Le Danemark rejette les visées de Trump sur le Groenland et achète des avions de patrouille Boeing pour affirmer sa souveraineté arctique
La Première ministre danoise Mette Frederiksen a réaffirmé que le Groenland n'est pas à vendre après que le président Trump a déclaré au sommet de l'OTAN à Ankara que ce territoire devrait passer sous contrôle américain.
La relance de la revendication de Trump sur le Groenland
Le président Donald Trump a profité de l'ouverture du sommet de l'OTAN à Ankara le 7 juillet 2026 pour relancer son affirmation selon laquelle le Groenland devrait être placé sous contrôle américain. S'exprimant aux côtés du président turc Recep Tayyip Erdoğan, Trump a déclaré que ce différend territorial nuisait à ses relations avec l'Alliance.
Le Groenland devrait être contrôlé par les États-Unis, pas par le Danemark.
Il a ajouté que la question du contrôle de ce territoire autonome danois « nuit à mes relations avec l'OTAN ».
La réponse ferme du Danemark
La Première ministre danoise Mette Frederiksen a répondu le lendemain matin, réitérant la position de longue date de Copenhague.
Le Groenland n'est évidemment pas à vendre.
Cet échange fait écho à une confrontation similaire en janvier 2026, lorsque Trump avait pour la première fois qualifié le contrôle américain du Groenland de « vital » pour la sécurité nationale, invoquant les menaces russe et chinoise dans l'Arctique.
L'achat militaire comme signal
Quelques heures avant les déclarations de Trump, le Danemark a annoncé l'acquisition de deux avions de patrouille maritime Boeing P-8A Poseidon. Ces appareils sont destinés à des missions de surveillance dans l'Atlantique Nord et la région arctique autour du Groenland.
Cet achat est un signal clair que nous prenons au sérieux nos responsabilités partagées au sein de l'OTAN.

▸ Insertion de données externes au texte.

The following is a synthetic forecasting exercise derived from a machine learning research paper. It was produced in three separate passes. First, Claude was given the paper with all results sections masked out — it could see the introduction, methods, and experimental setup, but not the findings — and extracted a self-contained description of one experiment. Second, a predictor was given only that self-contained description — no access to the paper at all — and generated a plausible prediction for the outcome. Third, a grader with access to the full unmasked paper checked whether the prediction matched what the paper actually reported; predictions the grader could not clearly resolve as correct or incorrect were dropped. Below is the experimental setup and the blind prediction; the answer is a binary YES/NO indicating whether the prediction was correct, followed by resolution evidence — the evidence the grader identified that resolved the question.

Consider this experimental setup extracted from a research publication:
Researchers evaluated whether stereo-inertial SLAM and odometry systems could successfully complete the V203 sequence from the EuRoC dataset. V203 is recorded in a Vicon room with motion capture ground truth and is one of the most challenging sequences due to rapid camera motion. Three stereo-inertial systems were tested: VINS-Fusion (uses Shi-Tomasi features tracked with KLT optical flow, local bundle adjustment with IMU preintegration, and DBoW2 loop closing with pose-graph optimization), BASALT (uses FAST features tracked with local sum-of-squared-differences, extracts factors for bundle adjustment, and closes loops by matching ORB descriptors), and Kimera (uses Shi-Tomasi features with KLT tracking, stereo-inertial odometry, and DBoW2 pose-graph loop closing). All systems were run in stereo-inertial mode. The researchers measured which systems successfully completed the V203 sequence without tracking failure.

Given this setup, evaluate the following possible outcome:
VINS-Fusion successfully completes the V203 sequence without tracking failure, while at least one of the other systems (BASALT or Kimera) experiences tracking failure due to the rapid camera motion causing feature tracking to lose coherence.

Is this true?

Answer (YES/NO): NO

Le ministre de la Défense Jeppe Bruus a souligné que le Danemark avait « renforcé sa présence militaire » ces dernières années et que les nouveaux appareils permettraient d'« améliorer considérablement » la capacité du pays à faire respecter sa souveraineté et à mener des missions de surveillance. Le P-8A est équipé de capacités anti-sous-marines, d'un radar à longue portée et peut engager des navires hostiles.
- Appareil seul
- 175 millions USD
- Contrat complet (systèmes, formation, soutien inclus)
- 550 millions USD
Contexte des tensions
Les menaces d'annexion de Trump en janvier ont provoqué de vives réactions des alliés européens, qui y ont vu une attaque contre la souveraineté. Le ton s'est apaisé lors du sommet de Davos le 21 janvier, lorsque Trump a exclu l'envoi de troupes et annoncé un accord-cadre sur le Groenland avec le secrétaire général de l'OTAN Mark Rutte, bien que ses détails restent vagues. Le vice-président américain JD Vance avait précédemment accusé le Danemark de négliger la sécurité de son vaste territoire arctique.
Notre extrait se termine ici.